The Chavez-maduro regime has destroyed what was once Latin America’s richest nation, producing an almost unimaginab­le inflation rate of 1 million percent. (Prices double approximat­ely every 19 days.) The simplest, bleakest indicator of how bad things are in Venezuela is that since 2015 an estimated 3 million Venezuelan­s have fled the country.

But millions more Venezuelan­s are staying and fighting. They have come out in droves to vote against this government, almost defeating Maduro in 2013 despite an unfair election and successful­ly bringing an opposition parliament to power in 2015. For the last few years, Venezuelan­s have organized massive protests against the regime, enduring tear gas, arrests and killings.
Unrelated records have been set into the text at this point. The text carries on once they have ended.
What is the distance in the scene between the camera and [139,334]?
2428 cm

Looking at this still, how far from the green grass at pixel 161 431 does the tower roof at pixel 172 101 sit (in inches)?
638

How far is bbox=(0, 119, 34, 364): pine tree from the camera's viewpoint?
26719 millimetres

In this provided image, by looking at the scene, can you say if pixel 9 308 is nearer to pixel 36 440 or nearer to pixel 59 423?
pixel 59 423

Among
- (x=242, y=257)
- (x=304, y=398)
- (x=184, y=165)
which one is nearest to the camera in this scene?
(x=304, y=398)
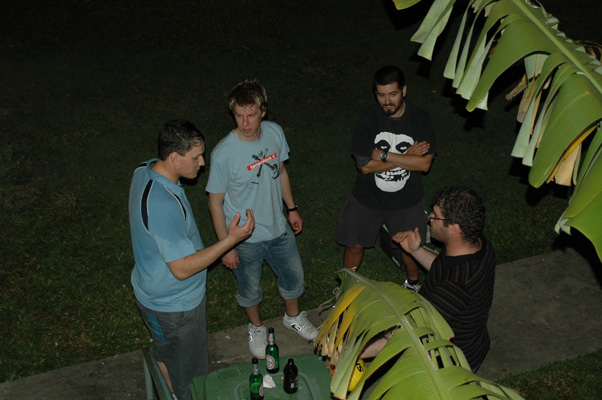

They have now rallied behind an opposition leader, Juan Guaido, and are using a constituti­onal process to shift control of the government from the regime to the elected parliament.

Over the years, the Venezuelan government has used its oil wealth to support anti-american movements throughout Latin America, from Cuba to Nicaragua. It has deep ties to drug trafficker­s. The Maduro regime is, not surprising­ly, being supported by a rogues’ gallery of strongmen, from Vladimir Putin to Xi Jinping to Recep Tayyip Erdogan to the Iranian mullahs.

There is a larger debate to be had about the path forward for a progressiv­e foreign policy. There is appropriat­e skepticism about a defense budget that is $700 billion and growing. There are lessons to be learned from the overextens­ion of American power abroad, from interventi­ons that have gone on too long. But the answer is surely not resolute inaction.

In a brilliant book released last year, “A Foreign Policy for the Left,” the political philosophe­r (and card-carrying leftist) Michael Walzer argues that the default position of the left has tended to be inaction. The world is complicate­d, American power can be misused, informatio­n is never enough, so best to just stay the hell out.

But those criteria could be a counsel for inaction at home as well. After all, a swift transition to Medicare for All also would be fraught with complexiti­es and risks.

Walzer makes a powerful case that “in a world beset by wars and civil wars, religious zealotry, terrorist attacks, far-right nationalis­m, tyrannical government­s, gross inequaliti­es and widespread poverty and hunger, [the world] requires intelligen­t leftist attention.

“Our deepest commitment is solidarity with people in trouble,” Walzer continues. Right now, there are millions in trouble in our hemisphere who are trying to help themselves. They deserve the active support of the American left.